## Instructions for the task:
There is a line containing "TRADITIONAL METHODS" in the records below. Repeat it and every line after it, exactly, through the final line, but no pictures.

[Opening Source data section]

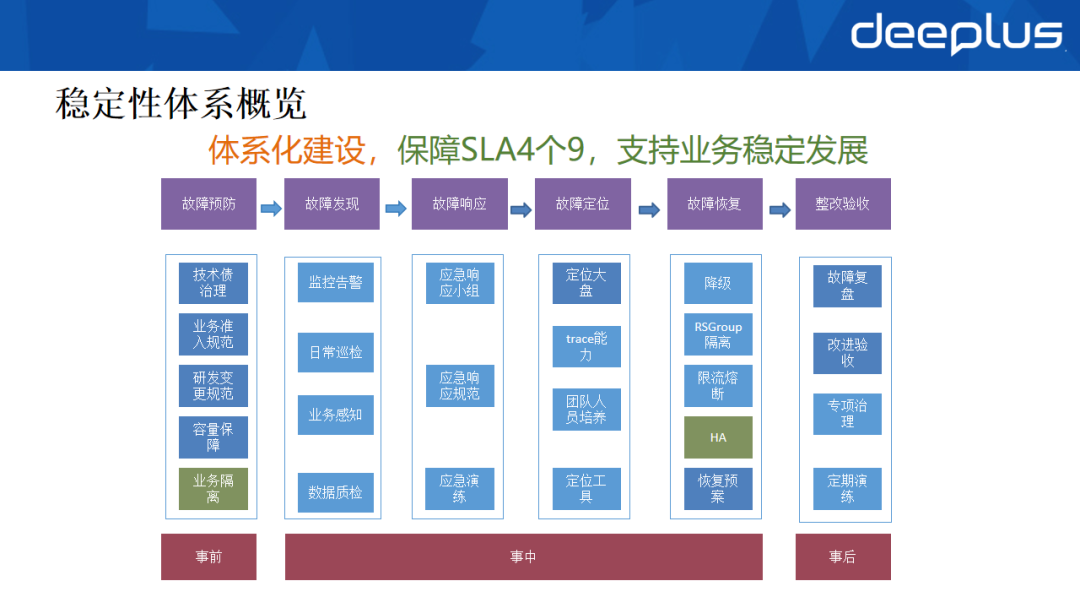 deeplus

稳定性体系概览

体系化建设，保障SLA4个9，支持业务稳定发展

故障预防

故障发现

故障响应

故障定位

故障恢复

整改验收

技术债治理

业务准入规范

研发变更规范

容量保障

业务隔离

监控告警

日常巡检

业务感知

数据质检

应急响应小组

应急响应规范

应急演练

定位大盘

trace能力

团队人员培养

定位工具

降级

RSGroup隔离

限流熔断

HA

恢复预案

故障复盘

改进验收

专项治理

定期演练

事前

事中

事后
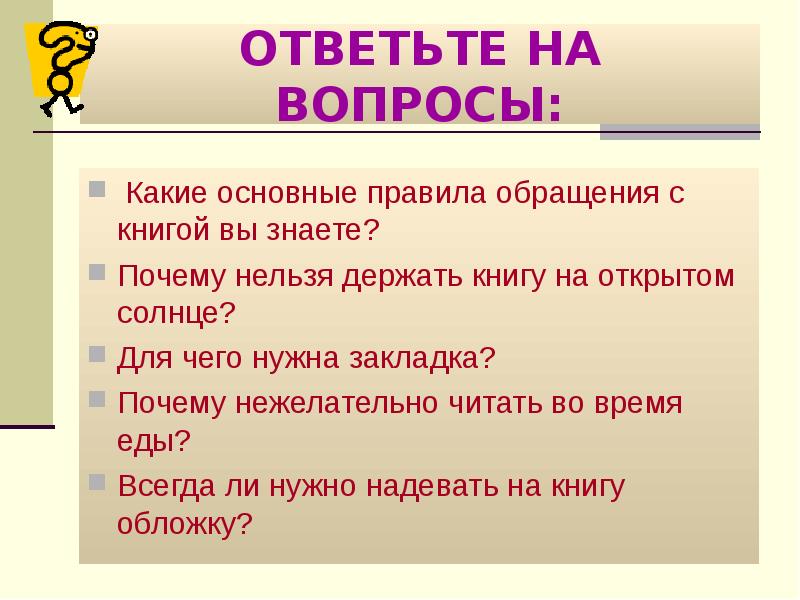 ОТВЕТЬТЕ НА ВОПРОСЫ:

Какие основные правила обращения с книгой вы знаете?

Почему нельзя держать книгу на открытом солнце?

Для чего нужна закладка?

Почему нежелательно читать во время еды?

Всегда ли нужно надевать на книгу обложку?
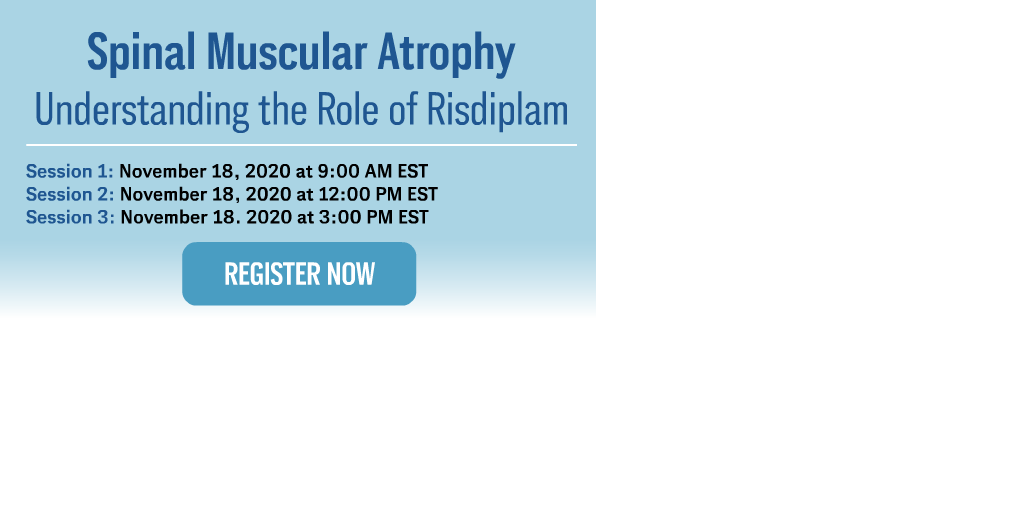 Spinal Muscular Atrophy
Understanding the Role of Risdiplam

Session 1: November 18, 2020 at 9:00 AM EST
Session 2: November 18, 2020 at 12:00 PM EST
Session 3: November 18. 2020 at 3:00 PM EST

REGISTER NOW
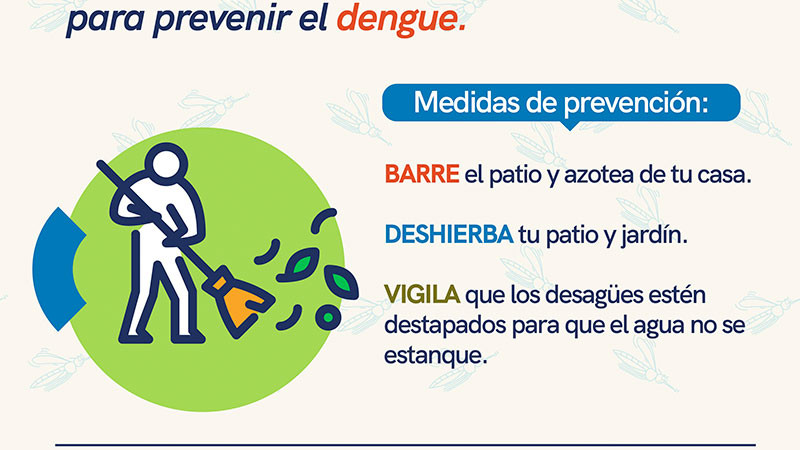 para prevenir el dengue.

Medidas de prevención:

BARRE el patio y azotea de tu casa.

DESHIERBA tu patio y jardín.

VIGILA que los desagües estén destapados para que el agua no se estanque.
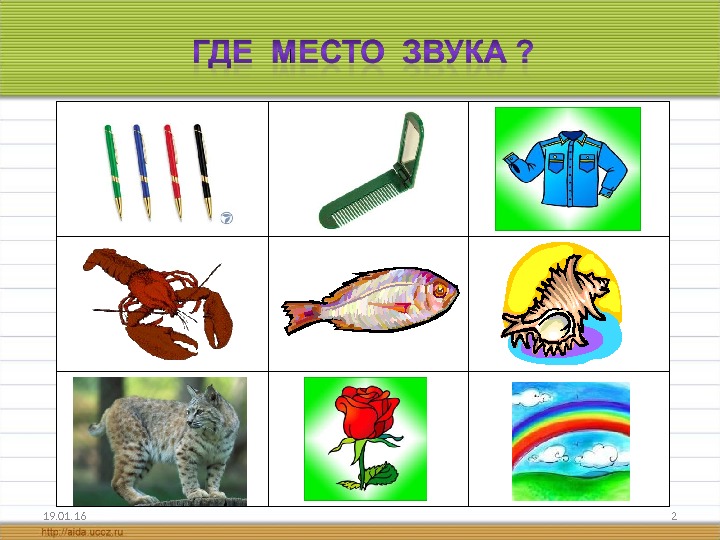 ГДЕ МЕСТО ЗВУКА ?

19.01.16

2

http://aida.ucoz.ru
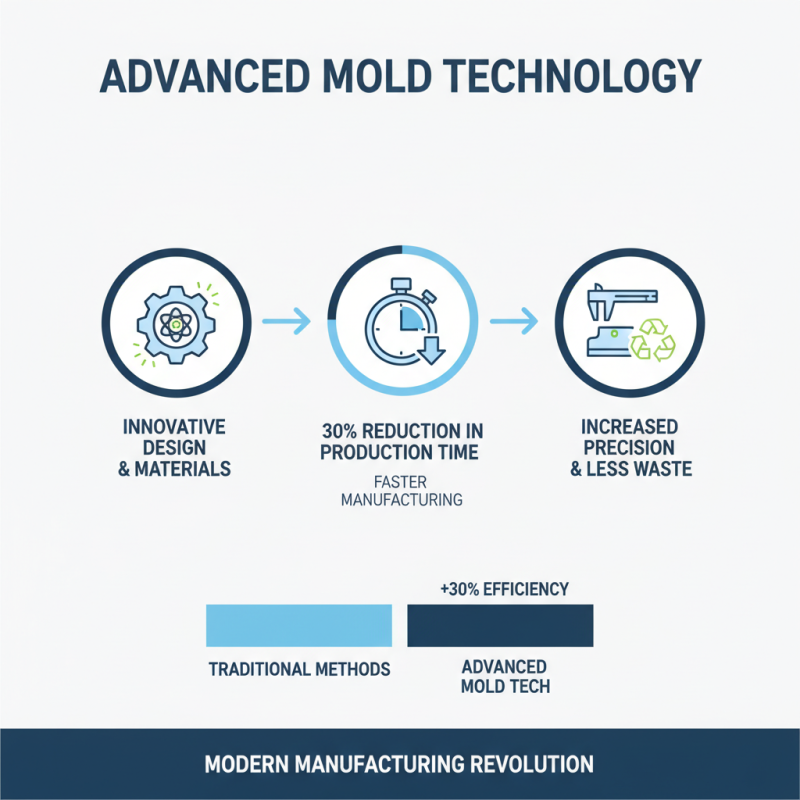 ADVANCED MOLD TECHNOLOGY

INNOVATIVE DESIGN & MATERIALS

30% REDUCTION IN PRODUCTION TIME

FASTER MANUFACTURING

INCREASED PRECISION & LESS WASTE

+30% EFFICIENCY

TRADITIONAL METHODS

ADVANCED MOLD TECH

MODERN MANUFACTURING REVOLUTION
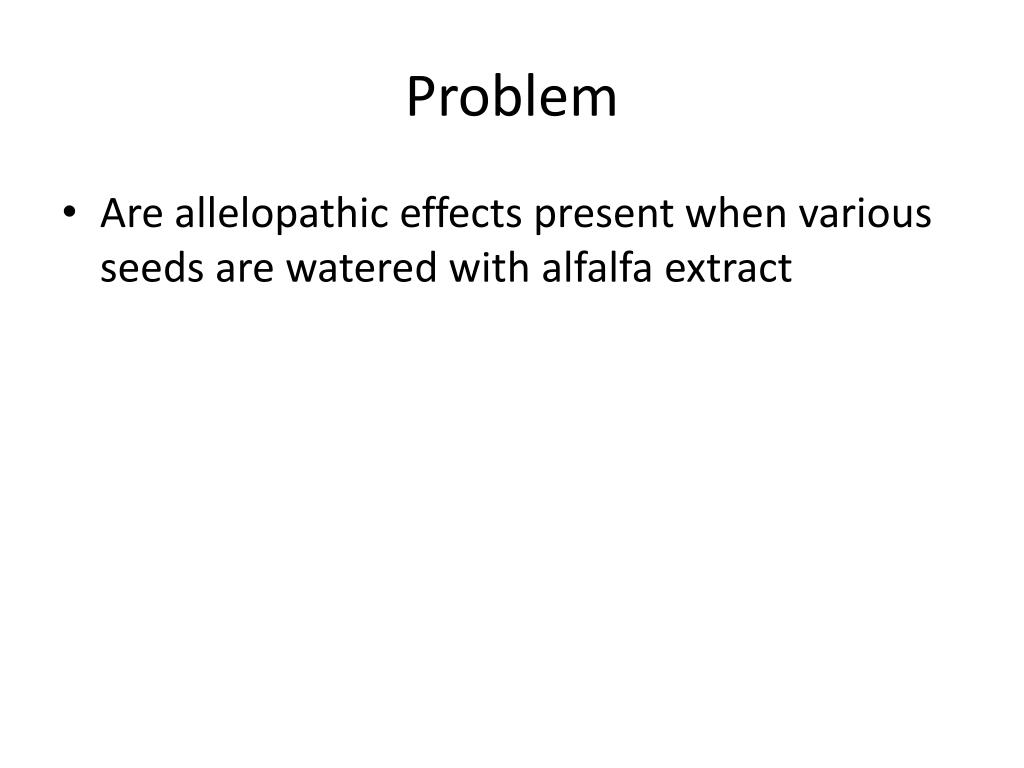 Problem

• Are allelopathic effects present when various seeds are watered with alfalfa extract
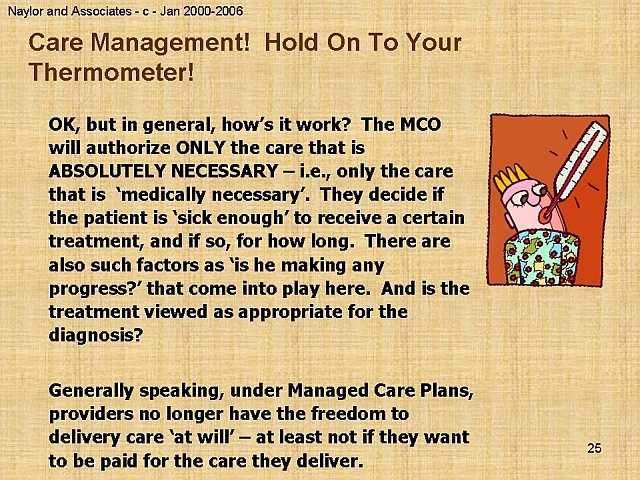 Naylor and Associates - c - Jan 2000-2006

Care Management! Hold On To Your Thermometer!

OK, but in general, how's it work? The MCO will authorize ONLY the care that is ABSOLUTELY NECESSARY – i.e., only the care that is 'medically necessary'. They decide if the patient is 'sick enough' to receive a certain treatment, and if so, for how long. There are also such factors as 'is he making any progress?' that come into play here. And is the treatment viewed as appropriate for the diagnosis?

Generally speaking, under Managed Care Plans, providers no longer have the freedom to delivery care 'at will' – at least not if they want to be paid for the care they deliver.

25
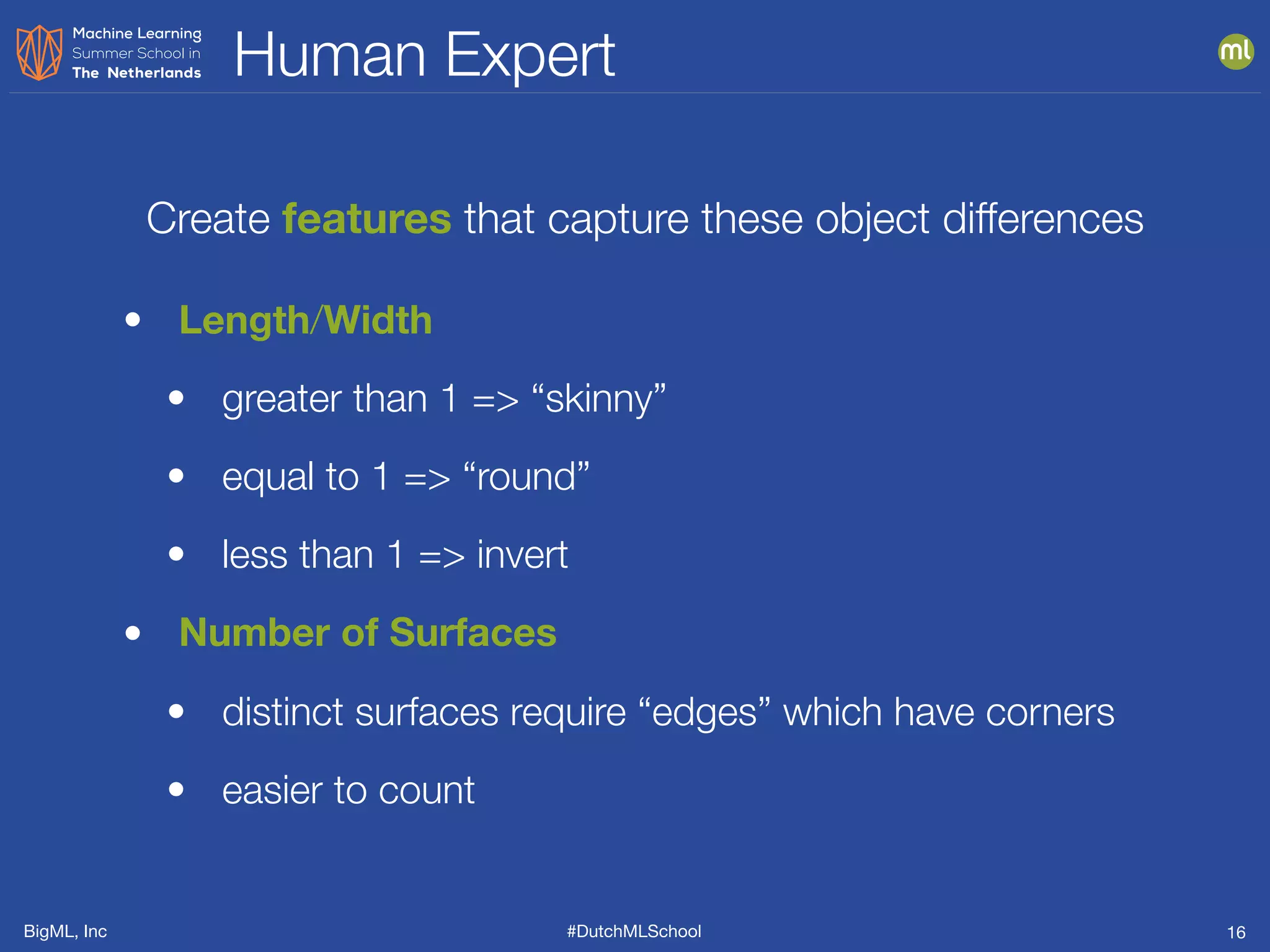 Machine Learning
Summer School in
The Netherlands

Human Expert

ml

Create features that capture these object differences

• Length/Width
  • greater than 1 => “skinny”
  • equal to 1 => “round”
  • less than 1 => invert
• Number of Surfaces
  • distinct surfaces require “edges” which have corners
  • easier to count

BigML, Inc

#DutchMLSchool

16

[Closing Source data section]

## Exercise result:
TRADITIONAL METHODS

ADVANCED MOLD TECH

MODERN MANUFACTURING REVOLUTION
 Problem

• Are allelopathic effects present when various seeds are watered with alfalfa extract
 Naylor and Associates - c - Jan 2000-2006

Care Management! Hold On To Your Thermometer!

OK, but in general, how's it work? The MCO will authorize ONLY the care that is ABSOLUTELY NECESSARY – i.e., only the care that is 'medically necessary'. They decide if the patient is 'sick enough' to receive a certain treatment, and if so, for how long. There are also such factors as 'is he making any progress?' that come into play here. And is the treatment viewed as appropriate for the diagnosis?

Generally speaking, under Managed Care Plans, providers no longer have the freedom to delivery care 'at will' – at least not if they want to be paid for the care they deliver.

25
 Machine Learning
Summer School in
The Netherlands

Human Expert

ml

Create features that capture these object differences

• Length/Width
  • greater than 1 => “skinny”
  • equal to 1 => “round”
  • less than 1 => invert
• Number of Surfaces
  • distinct surfaces require “edges” which have corners
  • easier to count

BigML, Inc

#DutchMLSchool

16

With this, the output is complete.